Внезапная мысль молнией озарила его лицо, пробежала в глазах звонконогим оленем. И промолвил тогда Лутаций с надеждой:

– Есть одно средство, могущее тебе помочь. Только оно пришло мне на ум. Сам я сейчас стою на распутье и не в силах ничего выбрать. Помочь я хочу тебе, прекрасная дева, но долг призывает молчать, а не повиноваться – не смею, и если сам Квинт не счел нужным тебе открыть свое жилище, то смею ль я его воле не подчиниться? Но делом мог бы я тебе помочь: для этого надо меня всего-навсего освободить. Не знаю за собой я преступления настолько тяжкого, что сюда меня заточили. Может, через час-другой за мной придут и отпустят. Обо мне не забудут – я знаю это наверняка. И здесь не пропаду, не загнию без вести. Но если есть у тебя через отца ли, иль по-иному как, влияние, то, освободив меня, ты приблизишь час свидания. Квинт отблагодарит за это, а я бы в этом деле поспособствовал, сам бы не остался неблагодарным, уж поверь. И свиделась бы тогда ты с ним – в этом тебе мое слово и честь, а иначе – я сам добровольно сюда сойду и проведу в этой гнилой утробе остатки своих дней.

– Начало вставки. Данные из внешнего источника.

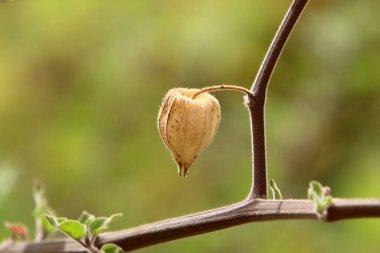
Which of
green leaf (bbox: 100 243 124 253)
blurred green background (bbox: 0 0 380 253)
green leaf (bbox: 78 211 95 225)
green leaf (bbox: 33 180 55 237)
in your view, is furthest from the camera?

Аврора призадумалась, в уме пытаясь быстро сообразить, насколько выполнимо это предприятие. Что-то отметив про себя, вслух сказала:

– И то правда: есть зерно надежды в твоих словах и твоем предложении. Конечно, я для твоего освобождения приложу все усилия, в какой-то мере это я и виновата, что ты оказался здесь, Лутаций. Не знаю, насколько сможет тебе помочь мой отец и согласится ли? У меня есть некоторые сбережения – но на подкуп охраны и начальника их может оказаться маловато, – Аврора взяла Лутация за руку. – Я вот что думаю об этом, Лутаций: и вправду – Квинта адрес тебе выдать было бы неуместно, но я б тебе помочь скорей могла, сообщив о тебе твоим друзьям! Пока они узнают, где ты и что с тобой, и как тебе помочь – может минуть не один день в этом подземелье ужаса. Скорей бы было, если б сообщил ты мне хоть кого-то из своих друзей. Ему б я рассказала все, поведав о тебе, и в освобожденьи помогла скорейшем из тюрьмы.

Может, Аврора в этих словах была не так искреннее, может, Лутаций почуял какой-то подвох, вот только он не проронил на это ни слова, и девушка поняла, что перестаралась в своем неуемном желании найти Квинта. Да и сама она еще толком не знала, помогла ли б в освобождении Лутация или предоставила б его своей собственной судьбе, а эти слова так и остались бы словами. В попытке исправить возникшее впечатление, может, и не такое далекое от правды, она прибавила:

– Но, как бы все ни произошло, скоро ты окажешься на свободе и вдохнешь чистый зимний воздух, свежий и прозрачный. Сейчас он холодный, но будь уверен: он тебя согреет скорей, чем здешний! И ты насладишься лучами яркого солнца, что, обходя каждый день лазурный небосвод, глядит на всех нас с радостью и любовью, дарит благодать и жизнь. Это непременно произойдет, Лутаций! И твое избавление из этого мрачного плена мы вместе обязательно отпразднуем!